En ningún caso mi intervención funcionó como yo
esperaba. Algunas intentaron vagamente dar el pecho. Otras lo hicieron unas
semanas, pero abandonaron. Nunca pregunto nada. Odio pensar que la otra persona
pueda sentirse presionada o molesta. Pero normalmente sale de ellas presentar
alegaciones en su propia defensa, argumentando problemas que podrían haberse
superado con una buena información. Casi siempre son frases como “tenía poca
leche y necesitaba biberones de refuerzo”, “se me cortó la leche”, “se quedaba
con hambre”… Es entonces cuando me pregunto: ¿Realmente se “creen” que tienen
esos problemas? Si así fuera, ¿por qué no consultaron el Libro (así, en
mayúsculas, como una biblia para lactantes)?, ¿o por qué no buscaron ayuda
profesional (grupos de apoyo a la lactancia, pediatras, ¡yo misma! –no como
profesional, claro, sino como mamá lactante experimentada-)? ¡¡¿Pero es que no
se leyeron el Libro?!! –grito de desesperación-.

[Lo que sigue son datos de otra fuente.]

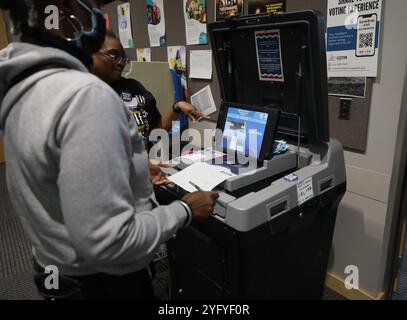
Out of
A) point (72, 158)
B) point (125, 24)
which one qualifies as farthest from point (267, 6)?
point (125, 24)

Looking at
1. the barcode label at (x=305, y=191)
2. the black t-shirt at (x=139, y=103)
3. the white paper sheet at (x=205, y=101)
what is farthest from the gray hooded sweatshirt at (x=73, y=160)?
the white paper sheet at (x=205, y=101)

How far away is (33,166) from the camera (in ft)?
1.94

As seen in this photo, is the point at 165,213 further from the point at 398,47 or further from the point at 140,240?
the point at 398,47

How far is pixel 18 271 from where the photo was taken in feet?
6.40

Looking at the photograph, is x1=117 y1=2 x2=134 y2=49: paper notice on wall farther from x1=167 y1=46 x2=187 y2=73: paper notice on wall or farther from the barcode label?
the barcode label

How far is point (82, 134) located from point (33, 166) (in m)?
0.14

La conclusión es llana y simple. No dicen la
verdad. Aunque podían y sabían que podían, no quisieron seguir dando el pecho.
Por lo que fuera. Respetables todos los motivos, faltaría más. Sin embargo,
sólo una vez escuché firmemente “no quiero dar el pecho” a una madre “recién
parida”; no buscó excusas, ni inventó falacias sobre la calidad o la cantidad
de su leche. Era mi compañera de habitación en el hospital. Sin yo pedírselo,
me explicó que lo pasaba fatal cuando intentaba darle el pecho a su primera
hija porque la situación la estresaba muchísimo y no quería volver a pasar por
lo mismo con su nuevo retoño. Un “bravo” por su sinceridad.

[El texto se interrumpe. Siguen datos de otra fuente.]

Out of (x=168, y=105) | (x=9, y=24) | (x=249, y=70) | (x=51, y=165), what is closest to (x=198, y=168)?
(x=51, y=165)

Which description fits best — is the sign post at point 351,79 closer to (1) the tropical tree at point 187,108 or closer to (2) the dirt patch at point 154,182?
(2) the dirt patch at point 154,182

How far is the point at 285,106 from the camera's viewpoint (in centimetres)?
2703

Cuando una mamá me cuenta que le está dando
biberones a su bebé porque no tiene suficiente leche (por ejemplo), siempre
dudo entre si su frase es una verdadera demanda de información o simplemente un
refugio que esconde la realidad de que prefiere no tener enganchado a su bebé
todo el día a su teta. Acabo no diciendo nada… no quiero ser recordada
eternamente como la loca de la teta.
Una vez, entre bromas, una amiga me animó a
formar parte de algún grupo de apoyo a la lactancia materna porque, según dice,
soy una especie de gurú de la teta. Pero mi corta experiencia como asesora en
lactancia natural me indica que algo hago mal. Cuando esas madres “tutorizadas”
han abandonado la teta argumentando motivos insustanciales parecidos a los que
ya he citado, he sentido frustración y, en cierta medida, fracaso. Deformación
profesional, será. Me horroriza imaginar que obtengo los mismos resultados con
mis niños como maestra. Así que agradecería mucho que si una futura madre
asesorada por mí quisiera dejar de dar el pecho, me lo dijera tal cual. Sin
excusas. Por supuesto, no trataré, jamás, de convencerla de lo contrario, y sentiré
satisfacción porque he hecho bien mi trabajo de aspirante a gurú de la teta.